Spunt Sheri L, Freeman Burgess B, Billups Catherine A, McPherson Valerie, Khan Raja B, Pratt Charles B, Stewart Clinton F
Department of Oncology, St Jude Children's Research Hospital, Memphis, TN 38105-2794, USA.
J Clin Oncol. 2007 Jun 1;25(16):2274-80. doi: 10.1200/JCO.2006.08.2388.
To evaluate the maximum-tolerated dose (MTD), dose-limiting toxicity (DLT), pharmacokinetics (PK), and adverse effect profile of oxaliplatin in pediatric patients with refractory solid tumors and to determine whether carbamazepine reduces oxaliplatin-induced neurotoxicity.
Three regimens of oxaliplatin (given intravenously over 2 hours) were tested: regimen A (100 mg/m2, 130 mg/m2, or 160 mg/m2 every 3 weeks to determine the MTD of oxaliplatin); regimen B (to determine whether carbamazepine starting 24 hours before and ending 48 hours after oxaliplatin reduced the dose-limiting neurotoxicity and increased the MTD of regimen A); and regimen C (to evaluate the safety of a fixed dose two-thirds the MTD of regimen A given every 2 weeks [more frequent administration but comparable dose intensity]).
Twenty-six patients were enrolled on regimens A (n = 11), B (n = 6), and C (n = 9). The DLT was grade 3 pharyngolaryngeal dysesthesia, sensory neuropathy, and ataxia at 160 mg/m2. The MTD was 130 mg/m2 every 3 weeks. At the MTD, the median clearance rate of ultrafiltrable platinum was 9.7 L/h/m2 (range, 6.5 to 15.5 L/h/m2). Addition of carbamazepine permitted dose escalation to 160 mg/m2 without DLT. DLT was not observed with a fixed dose of 85 mg/m2 given every 2 weeks. On all regimens, hematologic toxicity was mild. No significant nephrotoxicity, ototoxicity, or cumulative neurologic toxicity was observed.

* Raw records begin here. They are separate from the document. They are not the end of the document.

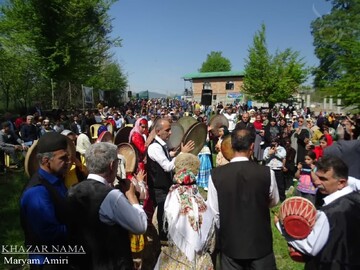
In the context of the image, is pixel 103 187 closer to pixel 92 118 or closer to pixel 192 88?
pixel 92 118

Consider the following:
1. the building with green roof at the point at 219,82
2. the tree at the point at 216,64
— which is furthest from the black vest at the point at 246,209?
the tree at the point at 216,64

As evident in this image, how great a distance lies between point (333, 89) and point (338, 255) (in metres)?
12.1

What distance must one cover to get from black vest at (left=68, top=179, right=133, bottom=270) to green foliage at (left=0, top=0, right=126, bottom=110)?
18.7 meters

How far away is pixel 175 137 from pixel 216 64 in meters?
82.1

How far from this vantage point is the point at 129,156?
4914mm

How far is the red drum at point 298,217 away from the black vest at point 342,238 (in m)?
0.17

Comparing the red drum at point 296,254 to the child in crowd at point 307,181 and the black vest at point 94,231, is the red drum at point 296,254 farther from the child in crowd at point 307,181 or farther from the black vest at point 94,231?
the child in crowd at point 307,181

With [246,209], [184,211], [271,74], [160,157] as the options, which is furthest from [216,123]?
[271,74]

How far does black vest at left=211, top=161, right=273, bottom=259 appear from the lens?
9.75 feet

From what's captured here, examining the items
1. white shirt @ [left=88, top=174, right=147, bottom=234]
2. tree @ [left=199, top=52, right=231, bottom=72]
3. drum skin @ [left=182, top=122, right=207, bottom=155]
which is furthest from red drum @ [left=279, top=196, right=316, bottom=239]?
tree @ [left=199, top=52, right=231, bottom=72]

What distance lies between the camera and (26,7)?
63.3ft

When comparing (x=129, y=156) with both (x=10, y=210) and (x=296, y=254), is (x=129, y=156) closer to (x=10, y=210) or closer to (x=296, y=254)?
(x=296, y=254)

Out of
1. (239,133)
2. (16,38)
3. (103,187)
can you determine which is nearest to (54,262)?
(103,187)

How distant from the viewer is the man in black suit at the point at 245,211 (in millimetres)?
2975
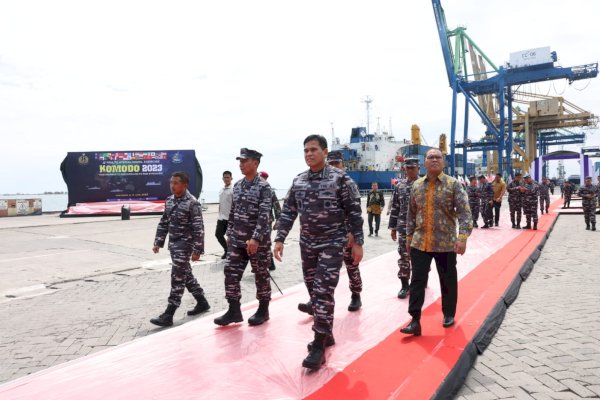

The DLT, MTD, PK, and adverse effect profile of oxaliplatin in pediatric patients with refractory solid tumors are similar to those observed in adults. Carbamazepine may reduce the dose-limiting neurotoxicity of oxaliplatin.
评估奥沙利铂在难治性实体瘤患儿中的最大耐受剂量(MTD)、剂量限制性毒性(DLT)、药代动力学(PK)及不良反应情况,并确定卡马西平是否能降低奥沙利铂所致的神经毒性。
测试了三种奥沙利铂给药方案(静脉滴注2小时):方案A(每3周给予100mg/m²、130mg/m²或160mg/m²以确定奥沙利铂的MTD);方案B(确定在奥沙利铂给药前24小时开始并在给药后48小时结束的卡马西平是否能降低剂量限制性神经毒性并提高方案A的MTD);方案C(评估每2周给予方案A三分之二MTD的固定剂量的安全性[给药频率更高但剂量强度相当])。
26例患者入组方案A(n = 11)、方案B(n = 6)和方案C(n = 9)。DLT为160mg/m²时出现3级咽喉感觉异常、感觉神经病变和共济失调。MTD为每3周130mg/m²。在MTD时,可超滤铂的中位清除率为9.7L/h/m²(范围为6.5至15.5L/h/m²)。加用卡马西平可将剂量增至160mg/m²而无DLT。每2周给予85mg/m²的固定剂量未观察到DLT。在所有方案中,血液学毒性均较轻。未观察到明显的肾毒性、耳毒性或累积神经毒性。
奥沙利铂在难治性实体瘤患儿中的DLT、MTD、PK及不良反应情况与成人中观察到的相似。卡马西平可能降低奥沙利铂的剂量限制性神经毒性。